By: Robert St. Martin
Los Angeles, CA (The Hollywood Times) 3/22/23 – On Sunday April 19, Acropolis Cinema featured a screening of David Depesseville’s feature-length debut film “Astrakan” (France, 2022) as part of the Locarno in L.A. Film Festival at 2220 Arts & Archives. David Depesseville explores the strangeness and confusion of growing up during the prepubescent period of life. “Astrakan” revolves around a 12-year-old orphan named Samuel (Mirko Giananni). Eventually, he ends up living with Marie (Jehnny Beth) and Clément (Bastien Bouillon), a young couple with two children of their own. “Astrakan” is a social allegory disguised as a coming-of-age tale imbued with the latent cringe cruelty of adolescence found in the films of Todd Solondz and French director Claude Miller. The film has been picked up for distribution by Altered Innocence and I hope it will have a theatrical run in Los Angeles.
Using religious imagery and child trauma, this French bucolic is a fusion of rustic and magical realism, a seemingly banal portrait of a family’s mishaps caused by a cognitive dissonance exposes society’s collective cognitive dissonance and the hypocrisies it has been running on and in raising the next generation. The film’s title of “Astrakan” refers to the highly prized soft black Astrakan lamb wool which is popular in Central Asia and Russia but actually comes from the unborn or newly born baby Astrakan lamb. Ironically the black lamb is the one sacrificed for its wool – and it serves as a metaphor for the young Samuel in the story. This is brought home is a supercharged dream sequence at the end of the film against the scoring score of “Agnus Dei” from Bach’s Mass in B-minor as Samuel is swimming in a lake with his foster parents picnicking nearby and astonishingly an orphaned black lamb suddenly appears.
The kid’s unprocessed traumas manifest themselves in bodily (dys)function (he often clogs the toilet or soils his underwear) while navigating his budding sexuality. The tall girl next door in Samuel’s orbit takes an interest in him as a playmate but she is more sexually aware than Samuel. Due to the fact that they are both prepubescents, the lust-laced seduction initiated by the girl comes off as cringeworthy and awkward. Samuel is awkward in his dealing with boys his own age as well as fostering a strange fascination with his foster mother Marie’s good-looking brother Luc, who still lives with his own parents on another farm.
---------------
Continue the review of "Astrakan" from where it stops.

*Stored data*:
---------------
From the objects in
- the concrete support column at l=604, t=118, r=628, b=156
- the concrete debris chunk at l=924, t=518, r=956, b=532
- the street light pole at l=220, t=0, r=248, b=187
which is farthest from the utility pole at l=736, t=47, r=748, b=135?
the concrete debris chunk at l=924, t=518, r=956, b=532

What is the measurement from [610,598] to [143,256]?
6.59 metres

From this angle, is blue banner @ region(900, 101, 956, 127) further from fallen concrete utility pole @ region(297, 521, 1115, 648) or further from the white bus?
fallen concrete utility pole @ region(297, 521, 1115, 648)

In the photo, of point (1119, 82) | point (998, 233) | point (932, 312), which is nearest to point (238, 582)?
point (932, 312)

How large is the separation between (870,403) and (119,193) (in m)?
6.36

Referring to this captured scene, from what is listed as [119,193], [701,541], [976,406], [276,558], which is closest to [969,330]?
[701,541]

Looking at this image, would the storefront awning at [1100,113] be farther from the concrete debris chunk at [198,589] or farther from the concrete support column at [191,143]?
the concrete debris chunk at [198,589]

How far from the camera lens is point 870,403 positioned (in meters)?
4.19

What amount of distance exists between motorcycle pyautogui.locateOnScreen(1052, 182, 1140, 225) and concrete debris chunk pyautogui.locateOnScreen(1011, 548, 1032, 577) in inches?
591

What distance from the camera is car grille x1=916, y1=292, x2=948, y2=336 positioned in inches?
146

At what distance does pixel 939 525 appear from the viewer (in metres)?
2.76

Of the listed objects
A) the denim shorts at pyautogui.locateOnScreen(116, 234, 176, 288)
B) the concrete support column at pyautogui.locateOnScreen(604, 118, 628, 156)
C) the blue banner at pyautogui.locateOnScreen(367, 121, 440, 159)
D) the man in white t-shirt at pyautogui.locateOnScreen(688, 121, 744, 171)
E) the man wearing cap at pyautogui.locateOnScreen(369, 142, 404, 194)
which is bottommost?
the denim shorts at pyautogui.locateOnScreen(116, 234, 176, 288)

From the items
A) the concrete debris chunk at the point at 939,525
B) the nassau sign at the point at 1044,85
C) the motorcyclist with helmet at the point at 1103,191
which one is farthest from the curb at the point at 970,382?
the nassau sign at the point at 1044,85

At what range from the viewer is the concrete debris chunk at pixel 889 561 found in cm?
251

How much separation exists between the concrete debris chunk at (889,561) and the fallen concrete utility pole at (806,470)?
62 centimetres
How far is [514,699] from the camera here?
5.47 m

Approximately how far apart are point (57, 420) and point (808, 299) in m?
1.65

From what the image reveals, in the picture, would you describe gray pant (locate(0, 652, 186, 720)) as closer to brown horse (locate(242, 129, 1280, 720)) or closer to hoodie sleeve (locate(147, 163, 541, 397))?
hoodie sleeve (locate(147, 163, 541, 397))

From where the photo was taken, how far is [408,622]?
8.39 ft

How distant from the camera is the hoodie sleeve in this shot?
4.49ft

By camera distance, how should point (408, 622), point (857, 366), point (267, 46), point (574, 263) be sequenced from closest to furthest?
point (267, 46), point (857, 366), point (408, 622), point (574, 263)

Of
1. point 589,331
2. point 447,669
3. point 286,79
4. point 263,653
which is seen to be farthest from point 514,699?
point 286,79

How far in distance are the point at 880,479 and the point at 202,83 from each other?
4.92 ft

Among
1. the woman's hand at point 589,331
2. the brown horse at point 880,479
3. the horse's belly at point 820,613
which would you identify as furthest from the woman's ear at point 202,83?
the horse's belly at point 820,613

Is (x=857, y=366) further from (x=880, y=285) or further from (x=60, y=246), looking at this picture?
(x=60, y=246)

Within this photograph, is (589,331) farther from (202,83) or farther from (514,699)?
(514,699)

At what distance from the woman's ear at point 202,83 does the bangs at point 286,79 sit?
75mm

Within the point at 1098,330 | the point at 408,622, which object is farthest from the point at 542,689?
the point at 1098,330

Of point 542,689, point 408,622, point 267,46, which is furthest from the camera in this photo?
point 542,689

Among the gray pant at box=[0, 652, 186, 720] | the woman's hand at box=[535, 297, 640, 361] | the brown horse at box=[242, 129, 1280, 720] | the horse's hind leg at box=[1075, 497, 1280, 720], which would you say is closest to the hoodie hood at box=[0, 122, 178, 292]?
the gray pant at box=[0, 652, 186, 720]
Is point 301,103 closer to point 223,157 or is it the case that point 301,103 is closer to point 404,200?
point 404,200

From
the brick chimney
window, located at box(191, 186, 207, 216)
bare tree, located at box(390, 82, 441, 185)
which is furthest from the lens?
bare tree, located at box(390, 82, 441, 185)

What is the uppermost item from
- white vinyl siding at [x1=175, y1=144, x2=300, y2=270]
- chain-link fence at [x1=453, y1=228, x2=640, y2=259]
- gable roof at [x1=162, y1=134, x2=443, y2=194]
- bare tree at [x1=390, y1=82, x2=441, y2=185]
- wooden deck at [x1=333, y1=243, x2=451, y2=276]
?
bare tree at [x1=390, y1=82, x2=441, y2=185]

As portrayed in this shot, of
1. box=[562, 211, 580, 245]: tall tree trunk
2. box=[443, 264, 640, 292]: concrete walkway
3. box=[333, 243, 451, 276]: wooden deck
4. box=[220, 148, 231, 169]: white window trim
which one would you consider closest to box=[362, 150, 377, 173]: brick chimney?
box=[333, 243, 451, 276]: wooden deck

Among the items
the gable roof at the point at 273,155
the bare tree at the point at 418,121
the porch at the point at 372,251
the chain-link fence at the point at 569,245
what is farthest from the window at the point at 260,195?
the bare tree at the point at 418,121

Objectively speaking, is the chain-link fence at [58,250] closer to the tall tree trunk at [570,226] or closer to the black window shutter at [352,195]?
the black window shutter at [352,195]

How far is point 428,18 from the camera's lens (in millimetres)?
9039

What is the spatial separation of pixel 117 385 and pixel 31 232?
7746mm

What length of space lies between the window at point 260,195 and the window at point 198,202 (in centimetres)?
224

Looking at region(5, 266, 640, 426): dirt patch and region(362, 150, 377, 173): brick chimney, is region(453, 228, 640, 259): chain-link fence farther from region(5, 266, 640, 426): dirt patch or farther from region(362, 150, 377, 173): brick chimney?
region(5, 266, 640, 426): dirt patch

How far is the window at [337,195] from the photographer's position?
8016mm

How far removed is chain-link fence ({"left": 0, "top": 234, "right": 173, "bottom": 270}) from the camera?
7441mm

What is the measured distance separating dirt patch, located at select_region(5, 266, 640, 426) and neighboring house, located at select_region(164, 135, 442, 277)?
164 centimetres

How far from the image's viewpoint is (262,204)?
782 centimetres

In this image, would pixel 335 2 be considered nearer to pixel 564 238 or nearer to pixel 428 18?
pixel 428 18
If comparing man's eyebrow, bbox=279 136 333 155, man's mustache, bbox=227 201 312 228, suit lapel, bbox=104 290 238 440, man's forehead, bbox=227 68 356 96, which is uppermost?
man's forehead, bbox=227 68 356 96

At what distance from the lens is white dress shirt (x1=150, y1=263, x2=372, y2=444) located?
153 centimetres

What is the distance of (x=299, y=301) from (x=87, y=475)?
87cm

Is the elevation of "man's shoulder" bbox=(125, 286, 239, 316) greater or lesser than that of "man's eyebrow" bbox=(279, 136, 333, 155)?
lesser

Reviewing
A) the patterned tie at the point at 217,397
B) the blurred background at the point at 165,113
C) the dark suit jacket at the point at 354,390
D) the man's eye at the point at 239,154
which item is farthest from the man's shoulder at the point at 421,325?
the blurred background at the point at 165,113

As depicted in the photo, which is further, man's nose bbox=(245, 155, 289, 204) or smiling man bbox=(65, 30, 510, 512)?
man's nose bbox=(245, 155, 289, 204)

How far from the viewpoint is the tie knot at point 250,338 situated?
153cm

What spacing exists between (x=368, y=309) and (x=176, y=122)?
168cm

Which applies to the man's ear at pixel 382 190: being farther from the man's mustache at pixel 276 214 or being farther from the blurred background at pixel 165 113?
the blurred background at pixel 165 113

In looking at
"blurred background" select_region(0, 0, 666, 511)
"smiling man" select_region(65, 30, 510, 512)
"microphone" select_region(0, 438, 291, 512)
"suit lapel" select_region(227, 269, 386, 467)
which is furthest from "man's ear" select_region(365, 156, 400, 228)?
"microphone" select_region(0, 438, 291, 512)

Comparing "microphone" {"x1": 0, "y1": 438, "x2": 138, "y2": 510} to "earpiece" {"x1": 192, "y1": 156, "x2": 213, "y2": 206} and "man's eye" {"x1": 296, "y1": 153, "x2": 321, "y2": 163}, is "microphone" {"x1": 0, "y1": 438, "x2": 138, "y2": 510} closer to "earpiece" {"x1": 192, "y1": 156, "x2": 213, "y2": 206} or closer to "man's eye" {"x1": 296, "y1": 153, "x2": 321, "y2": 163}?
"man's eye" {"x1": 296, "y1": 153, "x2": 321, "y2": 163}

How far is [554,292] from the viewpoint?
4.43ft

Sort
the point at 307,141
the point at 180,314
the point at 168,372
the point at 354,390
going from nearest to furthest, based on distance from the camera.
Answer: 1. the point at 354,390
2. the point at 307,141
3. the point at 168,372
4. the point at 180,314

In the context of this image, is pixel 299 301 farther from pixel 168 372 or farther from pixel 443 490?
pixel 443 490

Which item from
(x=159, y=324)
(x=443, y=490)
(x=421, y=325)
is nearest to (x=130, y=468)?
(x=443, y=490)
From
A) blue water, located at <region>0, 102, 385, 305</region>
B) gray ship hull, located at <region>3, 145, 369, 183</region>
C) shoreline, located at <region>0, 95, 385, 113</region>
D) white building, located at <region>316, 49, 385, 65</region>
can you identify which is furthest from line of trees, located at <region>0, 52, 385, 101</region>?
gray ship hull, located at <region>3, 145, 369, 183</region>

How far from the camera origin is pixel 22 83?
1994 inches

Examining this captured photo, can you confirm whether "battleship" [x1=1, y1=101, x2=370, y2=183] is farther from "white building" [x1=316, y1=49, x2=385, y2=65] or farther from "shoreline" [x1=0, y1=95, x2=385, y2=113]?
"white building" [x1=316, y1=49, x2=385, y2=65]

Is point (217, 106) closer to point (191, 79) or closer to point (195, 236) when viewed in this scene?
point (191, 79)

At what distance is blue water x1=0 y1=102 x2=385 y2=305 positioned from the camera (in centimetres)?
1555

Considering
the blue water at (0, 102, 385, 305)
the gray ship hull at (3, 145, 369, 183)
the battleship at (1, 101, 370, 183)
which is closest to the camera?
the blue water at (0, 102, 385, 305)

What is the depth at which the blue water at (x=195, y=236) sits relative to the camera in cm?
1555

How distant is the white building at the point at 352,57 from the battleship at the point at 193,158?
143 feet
---------------
*Answer space*:
In the midst of this vortex, Samuel tries to make sense of the senseless and perplexing, and somehow move forward. Despite his young age, Samuel appears hardened by his misfortunes and accepts his fate with firm stoicism, for the most part. Occasional outbursts by Samuel accompany the most extreme situations. It comes to a head when Samuel is forced to stay with his uncle Luc (Theo Costa-Marino), an implied pederast, or when he is beaten by his foster father after he is falsely accused of something.
Defesseville does not even attempt to depict this brutal and evil scene in a conventional suspenseful manner. His disengaged perspective lets the act unfold naturally with lyrical realism and an anticlimactic denouement. If “Astrakan” had an allegorical precedent, it would be the narrative archetype of “Teorema.” In Pasolini’s classic, a mysterious character, The Visitor, disrupts the lives of a bourgeois family. The stranger acts as an agent of discord, discombobulating the family’s usual flow of events.
Although “Astrakan” becomes an elaborate narrative on the surface but contains hidden layers that reveal themselves upon closer inspection. Its title refers to a special kind of black wool that comes from lambs killed before birth, and there is an inherent cruelty to the film throughout. As the story progresses, a lamb becomes a frequent symbol, amplified by the religious setting and Samuel’s preparation for his first communion. Despite conventions of the coming-of-age genre, Depesseville makes a clever play on the notion of black sheep and Agnus Dei to create an ambiguous character.